EXTRACTED TEXT |
+++

Fran Kimmelpaintedlightphotograpy.ca

Two pages into Fran Kimmel's The Shore Girl, the narrating inner voice of young Rebee Shore clicked for me. She's toddler-age, a bewildered kid alone on a bed while flimsy motel walls transmit sounds of vigorous sex. To Rebee, the noise is an unnerving "party," one among many unknowns including the absence of her mother and the rule that she's "not sposint to get off the bed." There are comforting childhood things (star-speckled PJ's, a plush bunny toy) but the stained carpet stinks and bunny is exiled to the closet.

Enter Elizabeth, a.k.a. Mommy, her face marred by tears and blood. Hurried packing ensues, then an escape in a battered van. We can guess enough of what's afoot, the child's mind a conduit for our jaded adult understanding. Then we shift to the smokes-and-booze inflections of Elizabeth's sister, Aunt Vic, babysitting Rebee while mom takes off for one of her extended tumbles into dissolution. In Kimmel's hands there's a subtle comedic vibe to Vic's wry observations and her punchy dialogue with boyfriend Eddy. They even have near-idyllic moments hiking the trails near Eddy's outback Alberta shack. Still, lurking always are painful memories of Vic's "miserable old" father, a circuit judge.

+++

EXTRACTED RECORDS |
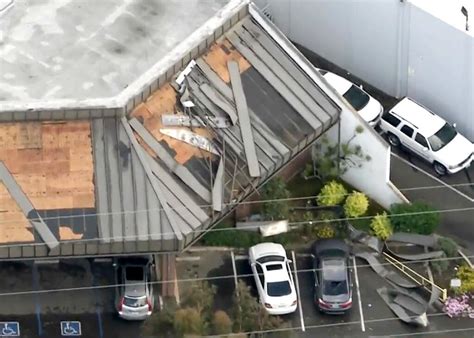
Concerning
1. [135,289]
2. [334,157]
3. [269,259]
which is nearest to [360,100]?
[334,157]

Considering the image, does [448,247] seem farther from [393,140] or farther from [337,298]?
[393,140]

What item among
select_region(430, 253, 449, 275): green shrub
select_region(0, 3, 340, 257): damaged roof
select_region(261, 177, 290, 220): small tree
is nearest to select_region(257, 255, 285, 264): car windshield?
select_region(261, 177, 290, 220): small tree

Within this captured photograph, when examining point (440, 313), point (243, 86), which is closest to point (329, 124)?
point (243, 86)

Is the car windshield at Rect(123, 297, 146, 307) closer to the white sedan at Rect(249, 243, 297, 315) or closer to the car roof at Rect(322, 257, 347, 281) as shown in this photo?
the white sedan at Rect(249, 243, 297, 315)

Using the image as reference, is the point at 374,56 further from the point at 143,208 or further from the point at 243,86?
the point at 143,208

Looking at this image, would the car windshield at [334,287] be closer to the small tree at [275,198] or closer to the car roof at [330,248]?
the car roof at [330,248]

+++

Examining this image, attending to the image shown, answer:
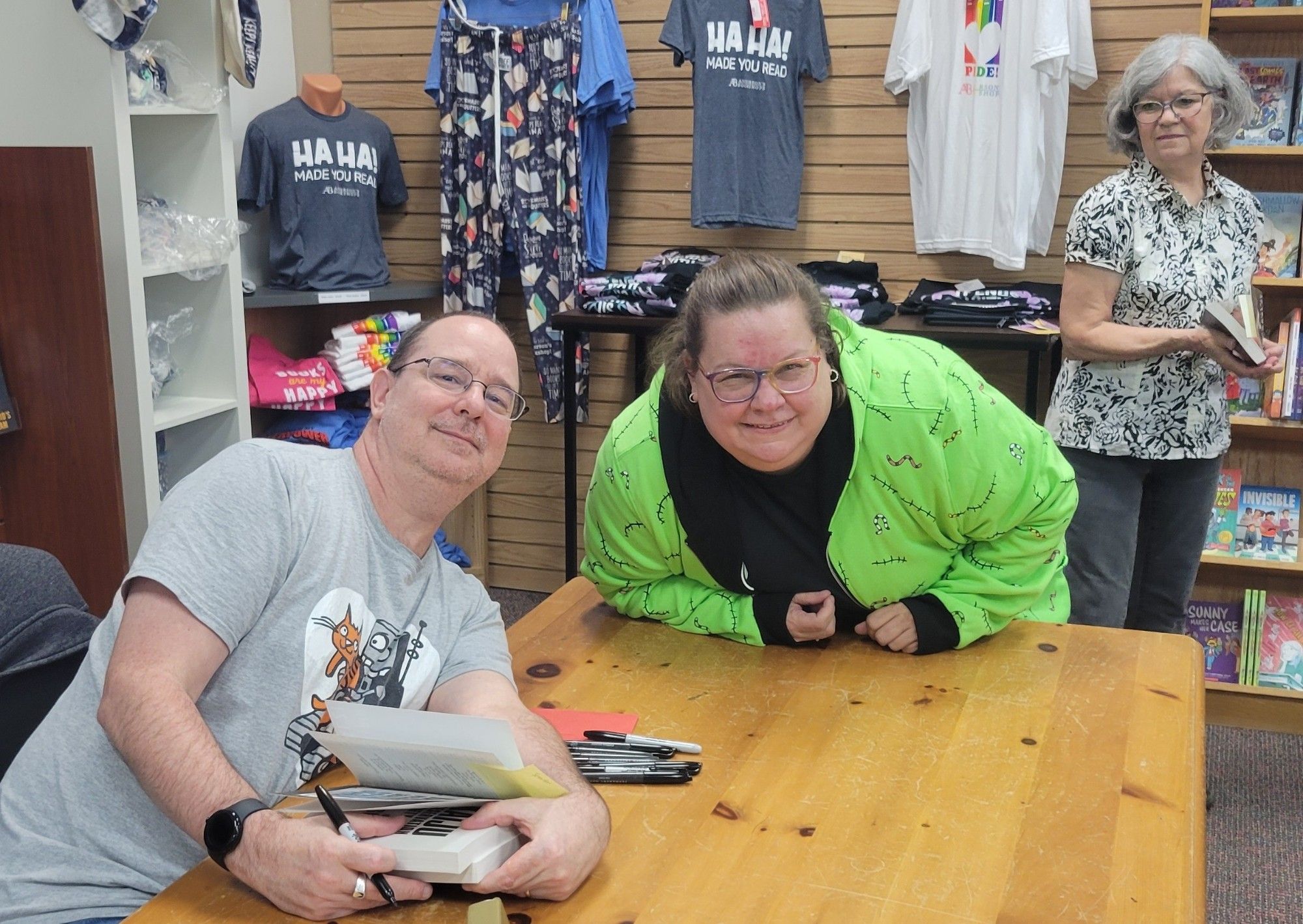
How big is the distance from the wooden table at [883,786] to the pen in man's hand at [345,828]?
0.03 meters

+++

LIST OF TASKS |
1. Answer these questions from the excerpt on The Shore Girl:
(a) What does Rebee call the noise coming through the motel walls?
(b) Whose sister is Aunt Vic?
(c) What was Vic's father's occupation?
2. Reproduce the part of the excerpt on The Shore Girl that begins at the words "Two pages into" and stops after "to the closet.".
The rows are separate material, unrelated to the excerpt on The Shore Girl.

TASK-BY-TASK SOLUTIONS |
1.
(a) A "party."
(b) Elizabeth's.
(c) A circuit judge.

2.
Two pages into Fran Kimmel's The Shore Girl, the narrating inner voice of young Rebee Shore clicked for me. She's toddler-age, a bewildered kid alone on a bed while flimsy motel walls transmit sounds of vigorous sex. To Rebee, the noise is an unnerving "party," one among many unknowns including the absence of her mother and the rule that she's "not sposint to get off the bed." There are comforting childhood things (star-speckled PJ's, a plush bunny toy) but the stained carpet stinks and bunny is exiled to the closet.